Дюрер
Наконец Джорджоне вывалился из двери красный как рак. Наверное, попало ему от маэстро. Поманил их за собой. И вот они у самого Джанбеллино!
Мессер Джованни был явно не в духе. Не сказав и слова в ответ на учтивое приветствие, протянул руку к папке. Первый рисунок не привлек его внимания, второй тоже, более или менее заинтересовался лишь четвертым: бург в Инсбруке. Его мастер рассматривал дольше других. С оставшимися Джованни расправился быстро — мельком взглянул и отложил в сторону. Сказал что-то стоявшему за его спиной Джорджоне, но что именно, Дюрер не понял.

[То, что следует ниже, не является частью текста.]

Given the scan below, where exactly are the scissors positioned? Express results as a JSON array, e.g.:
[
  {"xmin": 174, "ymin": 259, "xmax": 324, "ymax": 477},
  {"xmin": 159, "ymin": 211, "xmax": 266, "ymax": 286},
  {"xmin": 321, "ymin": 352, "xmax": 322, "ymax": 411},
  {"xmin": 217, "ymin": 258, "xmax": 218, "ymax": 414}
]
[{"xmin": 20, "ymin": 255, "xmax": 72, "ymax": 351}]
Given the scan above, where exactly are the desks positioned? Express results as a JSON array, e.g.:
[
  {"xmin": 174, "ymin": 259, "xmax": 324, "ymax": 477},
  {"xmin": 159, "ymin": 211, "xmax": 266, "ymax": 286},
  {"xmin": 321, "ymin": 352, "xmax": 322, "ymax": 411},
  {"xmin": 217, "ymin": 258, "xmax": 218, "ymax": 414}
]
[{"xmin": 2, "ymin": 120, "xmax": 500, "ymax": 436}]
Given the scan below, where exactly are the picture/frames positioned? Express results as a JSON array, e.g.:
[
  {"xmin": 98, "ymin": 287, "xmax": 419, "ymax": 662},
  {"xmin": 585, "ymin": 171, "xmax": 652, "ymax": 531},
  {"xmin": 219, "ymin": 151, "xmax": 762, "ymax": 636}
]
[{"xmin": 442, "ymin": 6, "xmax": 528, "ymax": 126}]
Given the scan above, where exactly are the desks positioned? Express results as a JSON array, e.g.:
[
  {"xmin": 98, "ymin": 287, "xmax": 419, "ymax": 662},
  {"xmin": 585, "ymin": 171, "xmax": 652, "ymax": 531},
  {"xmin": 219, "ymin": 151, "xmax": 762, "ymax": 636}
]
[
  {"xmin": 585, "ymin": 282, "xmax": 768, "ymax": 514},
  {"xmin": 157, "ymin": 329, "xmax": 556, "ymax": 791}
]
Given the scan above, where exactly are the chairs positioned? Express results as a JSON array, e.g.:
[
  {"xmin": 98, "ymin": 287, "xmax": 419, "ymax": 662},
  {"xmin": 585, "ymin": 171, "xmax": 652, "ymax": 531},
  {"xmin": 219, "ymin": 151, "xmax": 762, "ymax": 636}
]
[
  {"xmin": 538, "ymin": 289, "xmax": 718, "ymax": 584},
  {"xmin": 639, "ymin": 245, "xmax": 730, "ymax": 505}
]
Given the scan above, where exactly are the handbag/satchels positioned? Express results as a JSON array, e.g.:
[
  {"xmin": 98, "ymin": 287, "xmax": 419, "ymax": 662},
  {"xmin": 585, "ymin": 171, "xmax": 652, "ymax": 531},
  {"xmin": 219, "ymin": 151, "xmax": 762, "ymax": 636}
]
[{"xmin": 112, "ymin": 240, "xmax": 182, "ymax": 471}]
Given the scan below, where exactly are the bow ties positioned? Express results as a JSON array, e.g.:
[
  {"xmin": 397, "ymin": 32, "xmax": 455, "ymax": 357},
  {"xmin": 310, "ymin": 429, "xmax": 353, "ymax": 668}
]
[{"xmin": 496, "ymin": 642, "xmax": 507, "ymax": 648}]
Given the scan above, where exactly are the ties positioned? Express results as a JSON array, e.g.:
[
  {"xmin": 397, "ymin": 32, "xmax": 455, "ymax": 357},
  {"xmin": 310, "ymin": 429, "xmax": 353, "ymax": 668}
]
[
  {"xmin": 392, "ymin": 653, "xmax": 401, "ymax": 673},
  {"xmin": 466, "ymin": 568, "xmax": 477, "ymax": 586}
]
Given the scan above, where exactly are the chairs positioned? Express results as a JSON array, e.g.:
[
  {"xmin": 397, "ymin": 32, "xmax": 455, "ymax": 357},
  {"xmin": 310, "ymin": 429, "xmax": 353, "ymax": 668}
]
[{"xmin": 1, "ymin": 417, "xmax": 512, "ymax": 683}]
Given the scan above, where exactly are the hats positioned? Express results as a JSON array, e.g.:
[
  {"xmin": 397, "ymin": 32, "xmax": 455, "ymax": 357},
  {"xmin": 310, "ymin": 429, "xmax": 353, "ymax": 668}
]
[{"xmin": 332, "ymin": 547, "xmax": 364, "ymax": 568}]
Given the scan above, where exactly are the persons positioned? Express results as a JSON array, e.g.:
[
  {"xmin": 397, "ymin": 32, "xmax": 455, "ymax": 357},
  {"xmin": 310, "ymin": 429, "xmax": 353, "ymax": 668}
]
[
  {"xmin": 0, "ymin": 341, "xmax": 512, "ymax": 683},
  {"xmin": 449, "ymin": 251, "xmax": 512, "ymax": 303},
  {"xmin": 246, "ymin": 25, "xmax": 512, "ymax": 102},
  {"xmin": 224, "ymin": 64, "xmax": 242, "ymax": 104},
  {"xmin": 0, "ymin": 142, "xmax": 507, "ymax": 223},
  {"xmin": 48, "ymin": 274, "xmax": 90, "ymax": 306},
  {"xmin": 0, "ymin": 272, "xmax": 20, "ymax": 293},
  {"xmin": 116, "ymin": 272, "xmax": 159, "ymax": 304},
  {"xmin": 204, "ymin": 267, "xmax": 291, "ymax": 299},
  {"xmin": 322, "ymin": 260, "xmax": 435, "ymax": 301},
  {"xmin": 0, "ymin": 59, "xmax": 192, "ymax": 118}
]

Джанбеллино захлопнул папку, обратился на сей раз непосредственно к Дюреру. Андресу пришлось взять на себя роль толмача. Но не о рисунках говорил Беллини, а о роли пейзажа. По его мнению, может он играть лишь второстепенную роль. С помощью пейзажа можно подчеркнуть перспективу, добиться изображения третьего измерения на плоскости. Об этом, кажется, говорил Мессина, живописец из Сицилии. Далее посетовал Джованни с некоторым кокетством: не приходится отрицать, брат и он сам преуспел в живописи немало, но, должен признать, муж их сестры, Андреа Мантенья, все-таки выше их. Тому удалось разгадать тайны греческой скульптуры. Это помогло ему придать своим картинам объемность фризов. Можно лишь сожалеть, что не поставил он свою кисть на службу Венеции. И что только влечет его ко двору Лудовико Гонзага? Это было, пожалуй, все, что сказал Джованни Беллини. А Джентиле Беллини так и не появился.
Потом долго стояли с Кунхофером на берегу Большого канала. Андрес был хмур. Сталкивал в воду камушки, наблюдая, как медленно расходятся от них круги. Понял ли Альбрехт, что сказал Беллини Джорджоне? Нет? Джованни изрек: для немецкого варвара этот Дюрер рисует довольно сносно…
Вскоре Кунхофер снова куда-то таинственно исчез. Альбрехт уже один несколько раз заходил в мастерскую Беллини, но в конце концов ему дали понять, что здесь ему искать нечего.
Поддержку Дюрер нашел там, где искал меньше всего, — в Фондако.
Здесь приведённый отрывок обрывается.